Here, already under the radical sign, we have square trinomials.

Solution. We multiply the equation by the expression conjugated with its left side:

Subtract the last equation from the given one:

Let's square this equation:

From the last equation we find . By checking we are convinced that only the number x \u003d 1 serves as the root of this equation.

B. Equations containing roots of the third degree. Systems of irrational equations. We confine ourselves to individual examples of such equations and systems.

Example 4. Solve the equation

Solution. Let us show two ways of solving equation (70.1). First way. Let's cube both sides of this equation (see formula (20.8)):

(here we have replaced the sum cube roots number 4, using the equation).

So we have

i.e., after simplifications,

whence Both roots satisfy the original equation.

The second way. Let's put

Equation (70.1) will be written as . Moreover, it is clear that . From equation (70.1) we have passed to the system

Dividing the first equation of the system term by term by the second, we find

An irrational equation is any equation that contains a function under the root sign. For example:

Such equations are always solved in 3 steps:

1. Separate the root. In other words, if there are other numbers or functions to the left of the equal sign in addition to the root, all this must be moved to the right by changing the sign. At the same time, only the radical should remain on the left - without any coefficients.
2. 2. We square both sides of the equation. At the same time, remember that the range of the root is all non-negative numbers. Hence the function on the right irrational equation must also be non-negative: g (x) ≥ 0.
3. The third step follows logically from the second: you need to perform a check. The fact is that in the second step we could have extra roots. And in order to cut them off, it is necessary to substitute the resulting candidate numbers into the original equation and check: is the correct numerical equality really obtained?

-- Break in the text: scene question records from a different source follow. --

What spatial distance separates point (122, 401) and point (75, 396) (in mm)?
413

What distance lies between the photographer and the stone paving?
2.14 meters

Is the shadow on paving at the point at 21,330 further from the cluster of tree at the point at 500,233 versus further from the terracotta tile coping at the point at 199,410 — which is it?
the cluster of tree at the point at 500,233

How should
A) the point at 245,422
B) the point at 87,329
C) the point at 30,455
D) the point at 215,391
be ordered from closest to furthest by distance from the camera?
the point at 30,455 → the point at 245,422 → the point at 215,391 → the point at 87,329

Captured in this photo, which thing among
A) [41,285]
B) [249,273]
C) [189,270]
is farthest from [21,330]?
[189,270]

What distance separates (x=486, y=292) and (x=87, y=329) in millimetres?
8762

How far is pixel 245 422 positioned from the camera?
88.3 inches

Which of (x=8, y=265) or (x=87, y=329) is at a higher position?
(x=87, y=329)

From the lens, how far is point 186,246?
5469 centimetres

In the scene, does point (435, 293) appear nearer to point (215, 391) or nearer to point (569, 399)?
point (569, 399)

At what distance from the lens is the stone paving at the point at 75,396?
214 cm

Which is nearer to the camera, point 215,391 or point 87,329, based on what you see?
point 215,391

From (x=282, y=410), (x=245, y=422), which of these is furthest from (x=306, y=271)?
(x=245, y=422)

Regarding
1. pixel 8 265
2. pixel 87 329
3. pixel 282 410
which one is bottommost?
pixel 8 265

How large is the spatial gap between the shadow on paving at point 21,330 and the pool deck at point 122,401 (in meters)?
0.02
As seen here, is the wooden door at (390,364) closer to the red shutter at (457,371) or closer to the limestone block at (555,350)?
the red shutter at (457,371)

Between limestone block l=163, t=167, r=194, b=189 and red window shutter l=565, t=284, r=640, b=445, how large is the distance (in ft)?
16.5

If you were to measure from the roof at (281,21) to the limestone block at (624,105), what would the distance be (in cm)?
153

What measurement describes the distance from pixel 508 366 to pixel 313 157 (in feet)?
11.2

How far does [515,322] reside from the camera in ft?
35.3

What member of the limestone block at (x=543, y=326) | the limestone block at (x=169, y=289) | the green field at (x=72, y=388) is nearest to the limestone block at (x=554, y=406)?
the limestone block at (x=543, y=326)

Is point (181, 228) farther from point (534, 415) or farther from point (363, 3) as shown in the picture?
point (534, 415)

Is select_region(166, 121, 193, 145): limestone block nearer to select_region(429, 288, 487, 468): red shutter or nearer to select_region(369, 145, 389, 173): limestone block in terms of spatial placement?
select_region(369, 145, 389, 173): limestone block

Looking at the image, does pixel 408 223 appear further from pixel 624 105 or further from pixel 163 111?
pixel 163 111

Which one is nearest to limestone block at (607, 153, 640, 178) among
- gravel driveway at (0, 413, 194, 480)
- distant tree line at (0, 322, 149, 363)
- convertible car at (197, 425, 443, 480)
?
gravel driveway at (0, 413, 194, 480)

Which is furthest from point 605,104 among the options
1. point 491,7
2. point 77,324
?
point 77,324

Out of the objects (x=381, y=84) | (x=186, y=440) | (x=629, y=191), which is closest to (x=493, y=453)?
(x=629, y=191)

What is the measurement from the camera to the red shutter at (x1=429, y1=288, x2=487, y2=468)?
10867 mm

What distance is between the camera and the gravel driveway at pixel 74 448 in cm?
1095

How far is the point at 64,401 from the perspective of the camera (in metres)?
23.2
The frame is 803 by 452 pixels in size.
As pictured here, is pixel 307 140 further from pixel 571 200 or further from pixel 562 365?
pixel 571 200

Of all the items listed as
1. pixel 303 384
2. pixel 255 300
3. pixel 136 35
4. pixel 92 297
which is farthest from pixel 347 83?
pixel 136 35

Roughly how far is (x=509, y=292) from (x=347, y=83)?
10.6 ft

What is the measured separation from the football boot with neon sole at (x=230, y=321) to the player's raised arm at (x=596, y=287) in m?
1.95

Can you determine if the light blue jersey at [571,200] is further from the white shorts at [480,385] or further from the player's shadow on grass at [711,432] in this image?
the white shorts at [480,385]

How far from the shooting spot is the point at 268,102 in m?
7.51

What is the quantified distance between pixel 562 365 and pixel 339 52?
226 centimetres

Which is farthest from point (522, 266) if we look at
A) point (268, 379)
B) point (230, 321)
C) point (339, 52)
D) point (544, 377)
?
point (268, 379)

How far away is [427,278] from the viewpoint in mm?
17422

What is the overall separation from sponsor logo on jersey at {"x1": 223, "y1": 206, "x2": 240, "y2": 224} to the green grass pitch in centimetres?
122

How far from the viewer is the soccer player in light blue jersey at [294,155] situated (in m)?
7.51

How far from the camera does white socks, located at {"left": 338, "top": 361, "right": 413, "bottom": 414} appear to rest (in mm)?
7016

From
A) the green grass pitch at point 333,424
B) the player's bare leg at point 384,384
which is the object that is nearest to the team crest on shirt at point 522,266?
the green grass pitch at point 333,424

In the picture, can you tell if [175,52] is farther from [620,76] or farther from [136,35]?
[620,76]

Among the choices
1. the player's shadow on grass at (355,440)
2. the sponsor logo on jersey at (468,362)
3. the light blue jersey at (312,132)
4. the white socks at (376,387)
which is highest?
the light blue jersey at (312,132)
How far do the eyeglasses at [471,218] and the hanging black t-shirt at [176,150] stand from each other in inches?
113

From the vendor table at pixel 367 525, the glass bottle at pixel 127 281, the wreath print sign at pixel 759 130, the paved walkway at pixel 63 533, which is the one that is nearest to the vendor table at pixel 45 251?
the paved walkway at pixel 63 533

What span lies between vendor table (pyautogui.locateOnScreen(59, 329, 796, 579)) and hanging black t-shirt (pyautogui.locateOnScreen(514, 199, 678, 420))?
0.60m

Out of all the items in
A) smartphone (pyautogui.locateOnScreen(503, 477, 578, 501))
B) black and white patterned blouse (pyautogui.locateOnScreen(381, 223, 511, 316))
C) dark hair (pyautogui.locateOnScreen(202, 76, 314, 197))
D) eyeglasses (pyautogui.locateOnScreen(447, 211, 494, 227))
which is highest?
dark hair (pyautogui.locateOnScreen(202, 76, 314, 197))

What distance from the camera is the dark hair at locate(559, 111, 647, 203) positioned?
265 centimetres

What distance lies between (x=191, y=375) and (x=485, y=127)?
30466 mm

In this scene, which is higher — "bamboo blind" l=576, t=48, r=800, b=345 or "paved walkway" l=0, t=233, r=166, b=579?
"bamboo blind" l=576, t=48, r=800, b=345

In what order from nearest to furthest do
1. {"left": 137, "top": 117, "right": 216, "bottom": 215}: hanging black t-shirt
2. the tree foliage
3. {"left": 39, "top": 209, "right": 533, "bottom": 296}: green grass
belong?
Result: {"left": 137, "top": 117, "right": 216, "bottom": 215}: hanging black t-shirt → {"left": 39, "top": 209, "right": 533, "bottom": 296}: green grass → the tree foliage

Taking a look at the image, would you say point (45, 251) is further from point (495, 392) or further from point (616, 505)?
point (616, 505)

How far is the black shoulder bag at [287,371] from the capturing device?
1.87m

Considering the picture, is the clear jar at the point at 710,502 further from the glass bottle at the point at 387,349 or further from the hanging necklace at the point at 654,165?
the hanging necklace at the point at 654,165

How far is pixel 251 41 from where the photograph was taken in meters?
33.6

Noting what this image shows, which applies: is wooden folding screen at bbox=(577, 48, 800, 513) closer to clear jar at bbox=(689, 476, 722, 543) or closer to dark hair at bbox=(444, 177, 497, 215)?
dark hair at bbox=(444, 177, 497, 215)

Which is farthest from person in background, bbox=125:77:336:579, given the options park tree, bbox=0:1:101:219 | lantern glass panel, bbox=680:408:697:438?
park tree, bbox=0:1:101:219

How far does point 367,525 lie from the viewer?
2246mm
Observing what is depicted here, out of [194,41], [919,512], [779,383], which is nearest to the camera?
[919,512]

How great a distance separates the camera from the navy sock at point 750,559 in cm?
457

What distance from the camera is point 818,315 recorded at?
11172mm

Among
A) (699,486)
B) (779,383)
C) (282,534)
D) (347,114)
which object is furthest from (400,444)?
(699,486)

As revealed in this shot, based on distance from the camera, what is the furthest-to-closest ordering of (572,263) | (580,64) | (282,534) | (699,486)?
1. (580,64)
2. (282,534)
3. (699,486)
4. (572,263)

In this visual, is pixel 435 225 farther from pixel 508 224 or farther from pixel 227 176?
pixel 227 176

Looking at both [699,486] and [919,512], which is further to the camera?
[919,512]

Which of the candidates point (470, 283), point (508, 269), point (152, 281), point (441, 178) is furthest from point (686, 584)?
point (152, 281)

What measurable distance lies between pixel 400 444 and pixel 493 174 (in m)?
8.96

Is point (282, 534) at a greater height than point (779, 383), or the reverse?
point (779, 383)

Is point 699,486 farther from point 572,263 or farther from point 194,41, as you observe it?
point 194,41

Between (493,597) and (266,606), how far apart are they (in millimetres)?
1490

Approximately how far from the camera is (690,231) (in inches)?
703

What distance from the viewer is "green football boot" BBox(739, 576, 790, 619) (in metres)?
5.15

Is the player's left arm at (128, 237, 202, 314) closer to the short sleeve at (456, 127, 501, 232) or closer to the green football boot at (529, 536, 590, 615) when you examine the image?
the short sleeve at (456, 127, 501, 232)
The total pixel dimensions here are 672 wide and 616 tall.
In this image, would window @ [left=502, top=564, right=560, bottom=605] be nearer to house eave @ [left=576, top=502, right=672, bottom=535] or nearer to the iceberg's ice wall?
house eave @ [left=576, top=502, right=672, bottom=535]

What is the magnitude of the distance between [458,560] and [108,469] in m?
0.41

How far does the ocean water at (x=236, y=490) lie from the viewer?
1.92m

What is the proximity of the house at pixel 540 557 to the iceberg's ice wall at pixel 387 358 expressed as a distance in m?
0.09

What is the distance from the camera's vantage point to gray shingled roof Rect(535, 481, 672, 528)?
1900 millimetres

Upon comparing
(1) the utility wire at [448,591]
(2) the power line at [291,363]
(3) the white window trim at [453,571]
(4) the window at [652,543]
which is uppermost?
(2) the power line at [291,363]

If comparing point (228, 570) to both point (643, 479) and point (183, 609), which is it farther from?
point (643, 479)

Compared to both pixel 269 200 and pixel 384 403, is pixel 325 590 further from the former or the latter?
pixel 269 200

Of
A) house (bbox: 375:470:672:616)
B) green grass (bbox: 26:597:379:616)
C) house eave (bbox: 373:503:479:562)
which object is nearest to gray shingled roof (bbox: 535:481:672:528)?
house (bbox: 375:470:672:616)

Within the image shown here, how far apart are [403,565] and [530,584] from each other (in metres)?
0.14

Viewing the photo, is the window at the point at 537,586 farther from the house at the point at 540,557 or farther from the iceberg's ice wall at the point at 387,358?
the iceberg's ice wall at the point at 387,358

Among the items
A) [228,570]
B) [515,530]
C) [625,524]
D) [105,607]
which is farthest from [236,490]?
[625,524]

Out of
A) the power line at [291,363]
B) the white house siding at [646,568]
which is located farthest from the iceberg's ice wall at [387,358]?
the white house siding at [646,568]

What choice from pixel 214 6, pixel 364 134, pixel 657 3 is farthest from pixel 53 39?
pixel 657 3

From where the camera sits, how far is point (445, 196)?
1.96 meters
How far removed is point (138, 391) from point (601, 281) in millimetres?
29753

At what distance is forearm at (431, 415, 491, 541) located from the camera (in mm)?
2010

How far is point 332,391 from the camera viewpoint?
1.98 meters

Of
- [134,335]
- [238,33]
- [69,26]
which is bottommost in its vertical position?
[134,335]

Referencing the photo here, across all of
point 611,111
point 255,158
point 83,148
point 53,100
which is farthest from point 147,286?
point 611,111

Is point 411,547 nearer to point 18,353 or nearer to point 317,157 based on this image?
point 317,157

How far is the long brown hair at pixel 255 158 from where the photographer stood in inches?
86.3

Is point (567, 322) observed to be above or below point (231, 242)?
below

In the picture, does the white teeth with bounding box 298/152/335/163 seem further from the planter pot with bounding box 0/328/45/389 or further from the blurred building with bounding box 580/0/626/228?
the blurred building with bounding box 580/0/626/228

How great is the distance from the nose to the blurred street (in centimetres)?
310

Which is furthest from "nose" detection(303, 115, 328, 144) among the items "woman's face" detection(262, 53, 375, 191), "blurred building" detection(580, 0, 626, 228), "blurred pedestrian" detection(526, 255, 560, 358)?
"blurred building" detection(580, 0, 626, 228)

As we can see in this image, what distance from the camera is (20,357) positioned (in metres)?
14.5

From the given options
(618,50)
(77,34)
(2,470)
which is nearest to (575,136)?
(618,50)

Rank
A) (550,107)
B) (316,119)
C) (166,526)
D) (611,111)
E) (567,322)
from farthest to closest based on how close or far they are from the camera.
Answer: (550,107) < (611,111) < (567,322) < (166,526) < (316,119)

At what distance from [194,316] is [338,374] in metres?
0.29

Solving an irrational equation

Let's deal with our irrational equation given at the very beginning of the lesson. Here the root is already secluded: to the left of the equal sign there is nothing but the root. Let's square both sides:

2x 2 - 14x + 13 = (5 - x) 2
2x2 - 14x + 13 = 25 - 10x + x2
x 2 - 4x - 12 = 0

We solve the resulting quadratic equation through the discriminant:

D = b 2 − 4ac = (−4) 2 − 4 1 (−12) = 16 + 48 = 64
x 1 = 6; x 2 \u003d -2

It remains only to substitute these numbers in the original equation, i.e. perform a check. But even here you can do the right thing to simplify the final decision.

How to simplify the decision

Let's think: why do we even check at the end of solving an irrational equation? We want to make sure that when substituting our roots, there will be a non-negative number to the right of the equal sign. After all, we already know for sure that it is a non-negative number on the left, because the arithmetic square root (because of which our equation is called irrational) by definition cannot be less than zero.

Therefore, all we need to check is that the function g ( x ) = 5 − x , which is to the right of the equal sign, is non-negative:

g(x) ≥ 0

We substitute our roots into this function and get:

g (x 1) \u003d g (6) \u003d 5 - 6 \u003d -1< 0
g (x 2) = g (−2) = 5 − (−2) = 5 + 2 = 7 > 0

From the obtained values ​​it follows that the root x 1 = 6 does not suit us, since when substituting into the right side of the original equation, we get a negative number. But the root x 2 \u003d −2 is quite suitable for us, because:

1. This root is the solution to the quadratic equation obtained by raising both sides irrational equation into a square.
2. The right side of the original irrational equation, when the root x 2 = −2 is substituted, turns into a positive number, i.e. range arithmetic root not broken.

That's the whole algorithm! As you can see, solving equations with radicals is not so difficult. The main thing is not to forget to check the received roots, otherwise it is very likely to get extra answers.